Astronomen haben sieben weit entfernte Galaxien entdeckt, die zu einem Galaxienhaufen gehören; zusammen bilden sie eine der einzigartigsten Konfigurationen von Galaxien, die je gesehen wurden.

Diese Anordnung von verzerrten und gestreckten Galaxien enthält das größte „Einstein-Kreuz“, das sich auf wiederholte Ansichten derselben Galaxie im selben Bild aufgrund der Folgen der allgemeinen Relativitätstheorie – nämlich der Gravitationslinse – bezieht. Die neu entdeckten, stark linsenbehafteten Galaxien werden unter dem Begriff „Karusselllinse“ zusammengefasst. Die Galaxien scheinen in der Carousel Lens gestreckt und verwirbelt zu sein, und zwar aufgrund des Einflusses eines so genannten „linsenden Galaxienhaufens“, der sich mit 5 Milliarden Lichtjahren Entfernung näher an der Erde befindet.

Diese Entdeckung könnte zur Lösung einiger der dringendsten Rätsel der Kosmologie beitragen. Zu diesen Rätseln gehören vor allem die dunkle Energie, die unsichtbare Kraft, die die Ausdehnung des Universums beschleunigt, und die dunkle Materie, der unsichtbare Stoff, der 80 % der Materie im Kosmos ausmacht.

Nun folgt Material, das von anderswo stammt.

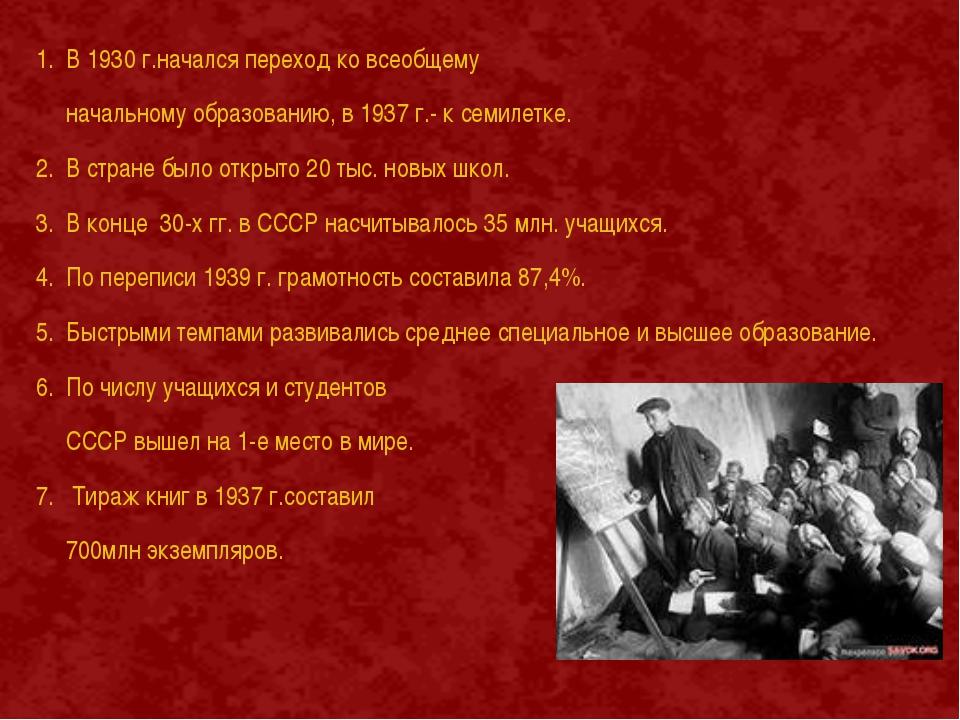 1. В 1930 г.начался переход ко всеобщему начальному образованию, в 1937 г.- к...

Die sieben einzigartigen Galaxien befinden sich in einer Entfernung von 7,6 Milliarden bis 12 Milliarden Lichtjahren von der Erde. Das ist nahe an der Beobachtungsgrenze des 13,8 Milliarden Jahre alten Kosmos, was bedeutet, dass wir selbst mit den modernsten Teleskopen nicht weiter als bis zu diesem Bereich sehen könnten. Das liegt daran, dass sich diese Region des Weltraums zu schnell von uns wegbewegt.

In der Karussell-Linse erscheinen auch einige Galaxien an mehr als einem Ort. Von besonderem Interesse für die Astronomen ist ein Einstein-Kreuz in der Karussell-Linse, das aus vier wiederholten Vorkommen der Galaxie Nummer 4 (4a, 4b, 4c und 4d im Bild unten) besteht.

„Dies ist eine erstaunlich glückliche ‚galaktische Gegenüberstellung‘ – eine zufällige Ausrichtung mehrerer Galaxien über eine Sichtlinie, die den größten Teil des beobachtbaren Universums umspannt“, sagte David Schlegel, ein leitender Wissenschaftler in der Physikabteilung des Berkeley Labs, in einer Erklärung. „Eine solche Ausrichtung zu finden, ist wie eine Nadel im Heuhaufen. Wenn man alle findet, ist das wie acht Nadeln, die genau in diesem Heuhaufen aufgereiht sind.“


Hubble-Bild der Karusselllinse mit dem Linsenhaufen in der Mitte, markiert mit Ls, und den Linsengalaxien, markiert mit 1 bis 7. Die Buchstaben geben an, wie oft dieselbe Galaxie dank des Phänomens der Gravitationslinse auftaucht. (Bildnachweis: William Sheu (UCLA) unter Verwendung von Daten des Hubble-Weltraumteleskops).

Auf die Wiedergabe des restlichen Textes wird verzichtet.